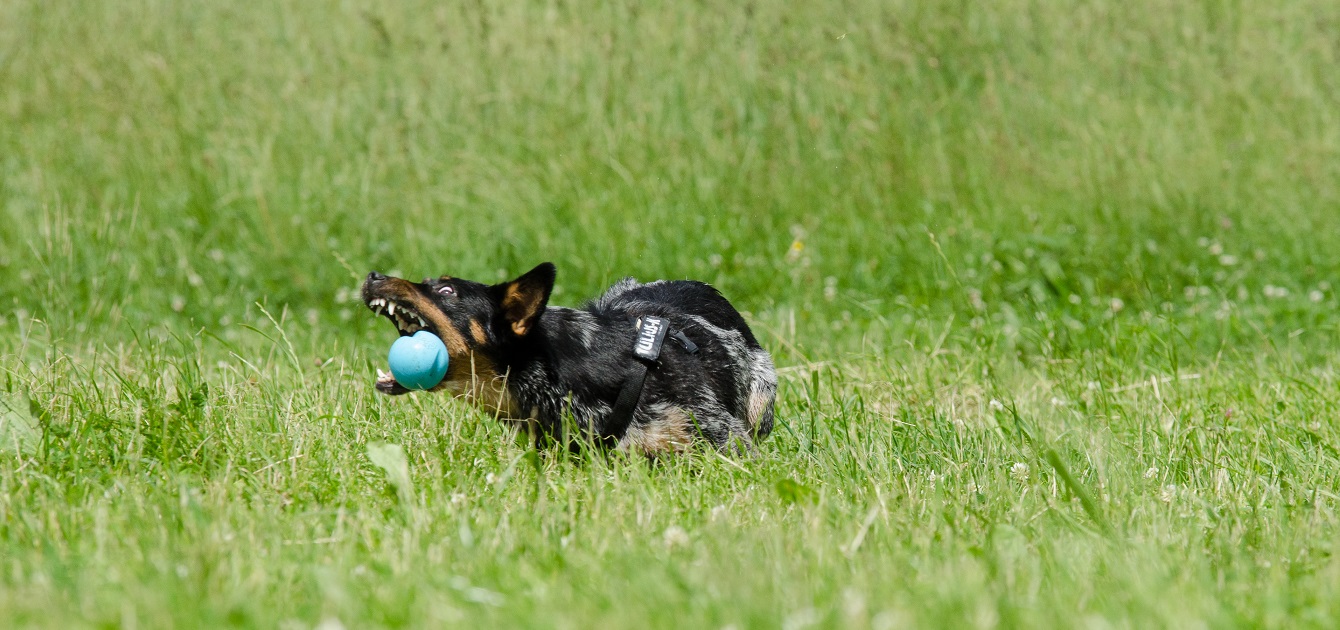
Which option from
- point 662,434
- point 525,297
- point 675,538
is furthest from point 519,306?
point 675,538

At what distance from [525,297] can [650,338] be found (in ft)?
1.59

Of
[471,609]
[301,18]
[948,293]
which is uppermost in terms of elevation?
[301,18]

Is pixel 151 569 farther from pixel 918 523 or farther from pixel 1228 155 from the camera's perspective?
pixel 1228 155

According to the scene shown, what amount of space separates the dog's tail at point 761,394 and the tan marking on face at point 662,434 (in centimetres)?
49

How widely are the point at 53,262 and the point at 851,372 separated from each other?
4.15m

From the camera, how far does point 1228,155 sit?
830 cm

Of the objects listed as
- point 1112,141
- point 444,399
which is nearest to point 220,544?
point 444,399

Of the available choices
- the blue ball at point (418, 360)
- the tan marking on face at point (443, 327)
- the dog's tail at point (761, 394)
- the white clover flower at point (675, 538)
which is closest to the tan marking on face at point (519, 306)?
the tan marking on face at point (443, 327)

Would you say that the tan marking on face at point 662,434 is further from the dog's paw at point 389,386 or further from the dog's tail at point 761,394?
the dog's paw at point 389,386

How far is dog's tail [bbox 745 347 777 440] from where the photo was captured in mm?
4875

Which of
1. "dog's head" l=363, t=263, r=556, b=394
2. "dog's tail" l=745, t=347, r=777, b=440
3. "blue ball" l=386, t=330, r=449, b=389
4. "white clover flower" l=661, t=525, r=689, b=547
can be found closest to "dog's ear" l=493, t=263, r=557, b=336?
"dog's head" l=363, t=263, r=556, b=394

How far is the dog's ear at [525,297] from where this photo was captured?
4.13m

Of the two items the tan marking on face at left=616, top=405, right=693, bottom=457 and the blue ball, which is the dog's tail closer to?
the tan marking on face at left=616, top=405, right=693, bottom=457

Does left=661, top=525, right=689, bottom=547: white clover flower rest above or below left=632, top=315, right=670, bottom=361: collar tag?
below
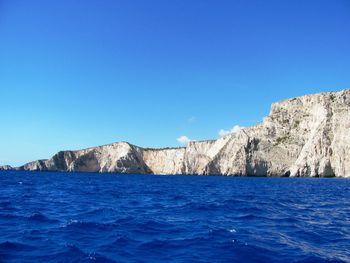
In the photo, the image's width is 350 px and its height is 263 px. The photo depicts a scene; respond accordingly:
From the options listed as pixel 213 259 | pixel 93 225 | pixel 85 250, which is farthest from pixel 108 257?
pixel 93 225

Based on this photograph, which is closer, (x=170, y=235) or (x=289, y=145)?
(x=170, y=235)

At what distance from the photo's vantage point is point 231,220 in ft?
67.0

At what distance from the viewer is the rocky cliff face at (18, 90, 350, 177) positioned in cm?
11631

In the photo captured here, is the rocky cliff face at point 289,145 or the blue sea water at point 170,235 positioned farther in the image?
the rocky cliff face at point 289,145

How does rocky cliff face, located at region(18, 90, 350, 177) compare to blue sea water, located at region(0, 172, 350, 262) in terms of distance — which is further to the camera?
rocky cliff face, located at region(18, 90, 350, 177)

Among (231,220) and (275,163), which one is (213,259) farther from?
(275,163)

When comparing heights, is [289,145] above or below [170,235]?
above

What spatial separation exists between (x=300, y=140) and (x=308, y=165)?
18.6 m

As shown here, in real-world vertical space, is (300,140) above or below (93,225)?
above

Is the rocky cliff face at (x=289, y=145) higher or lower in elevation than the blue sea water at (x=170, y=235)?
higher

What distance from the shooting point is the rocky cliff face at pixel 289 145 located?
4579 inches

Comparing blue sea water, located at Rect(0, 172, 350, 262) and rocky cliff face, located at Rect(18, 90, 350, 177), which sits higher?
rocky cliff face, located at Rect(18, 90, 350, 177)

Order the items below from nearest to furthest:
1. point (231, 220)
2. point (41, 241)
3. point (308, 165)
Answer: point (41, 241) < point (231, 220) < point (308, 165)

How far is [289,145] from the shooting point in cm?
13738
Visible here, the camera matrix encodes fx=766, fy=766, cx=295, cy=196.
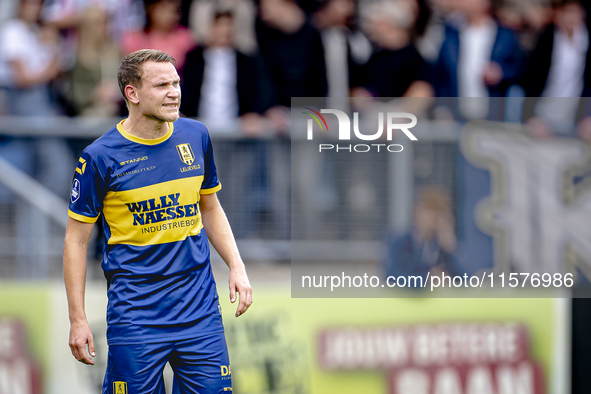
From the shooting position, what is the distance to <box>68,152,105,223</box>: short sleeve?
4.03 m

....

■ Problem requirements: Copy out, word for word, the part of the material from the line containing "What spatial separation" through the final line of the material. Leave out the pictures.

■ Solution below:
What spatial separation exists between (x=300, y=140) and (x=308, y=165)?
18.6 m

As shown here, in real-world vertical space, is (300,140) above or below (93,225)?
above

Is the rocky cliff face at (x=289, y=145) higher or lower in elevation than the blue sea water at (x=170, y=235)?
higher

What distance from the shooting point is the rocky cliff face at pixel 289 145 located?
4579 inches

Comparing blue sea water, located at Rect(0, 172, 350, 262) and rocky cliff face, located at Rect(18, 90, 350, 177), which sits higher?
rocky cliff face, located at Rect(18, 90, 350, 177)

Order the items below from nearest to furthest:
1. point (231, 220)
2. point (41, 241)
3. point (308, 165)
Answer: point (41, 241) < point (231, 220) < point (308, 165)

How far is [289,145] from the shooting point in cm?
13738
Visible here, the camera matrix encodes fx=766, fy=766, cx=295, cy=196.
From the shooting position, what is the distance to <box>68,152,105,223</box>: short sleeve?
4.03 m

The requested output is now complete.